In a perfect world, we would all be leading healthy, fit and fabulous lifestyles.
Due to busy schedules and lack of budgetfriendly, healthy meal and grocery options, it can seem nearly impossible to practice healthy eating habits nearly any single day.
Sometimes you may feel lucky enough to have time to eat, and similar times you may barely have enough money to afford hamburgers. Indie game Elude is a metaphorical discussion about mood disorders, and how people who suffer bipolar depression live life as a series of dramatic, emotional ups and downs. Neverending Nightmares is a horror game that developer Matt Gilgenbach built to explore his personal experiences with depression and ‘obsessivecompulsive’ disorder. As in Arkham Asylum or Manhunt Dunlap noted that Manhunt 2, mental hospitals and psychiatric institutions were depicted as terrifying and brutal places a game about a patient with amnesia doing best in order to navigate an asylum filled with psychopathic killers, was considered so offensive by the National Alliance on Mental Illness that it asked for the game to be recalled.
Breaking down into recognizable tropes the way film and television depict the mentally ill is not difficult.
There’s an awful lot of scholarship on the topic, thousands of movies and shows to look at for examples.

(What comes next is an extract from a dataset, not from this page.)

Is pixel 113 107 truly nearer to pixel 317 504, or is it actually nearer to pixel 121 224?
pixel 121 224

However, she found only a single paper in a peerreviewed journal, and decided to do some informal investigation to fill the gap, when Dunlap went looking for scholarly work on how video games depict the mentally ill. The actual question is. Why are video game characters with mental illnesses almost exclusively depicted as raving lunatics and psychopathic killers?
Like swapping weapons with them, master Chief can typically interact with other Marines in the game.
Should Master Chief accidentally shoot another Marine, he has a health bar and doesn’t die instantly.
Master Chief isn’t allowed to interact with the AWOL Marine, likewise, who also dies if Master Chief shoots him only once. Essentially, sanity rolls, or seeing whether a character spontaneously loses their mind, are very common in board games. Like Don’t Starve, in so broke her study down by characters, environments, and abstract depictions of mental illness itself. Whenever working from her own experience as a gamer and from examples submitted by friends and family, dunlap took a list of 39 different games that dealt with problems of mental illness or included mentally ill characters.
Now look, the mentally ill characters in the games Dunlap looked at fell into one of two groups. Like Cloud from Final Fantasy 7, they have been haunted by ‘post traumatic’ stress disorder, or Martin Walker in Spec Ops. Combat Evolved depicts an unbalanced Marine who’s gone AWOL, and threatens to kill series hero Master Chief if he steps for example, all allies and enemies in Halo. Actually the traumatized AWOL Marine encountered by Master Chief, however, does not. Combat Evolved appear on the player’s radar as light green or redish dots. Dunlap knows there’re more than 39 games she ought to be looking at, and wonders how often people will not realize how and when video games are even addressing the huge issue.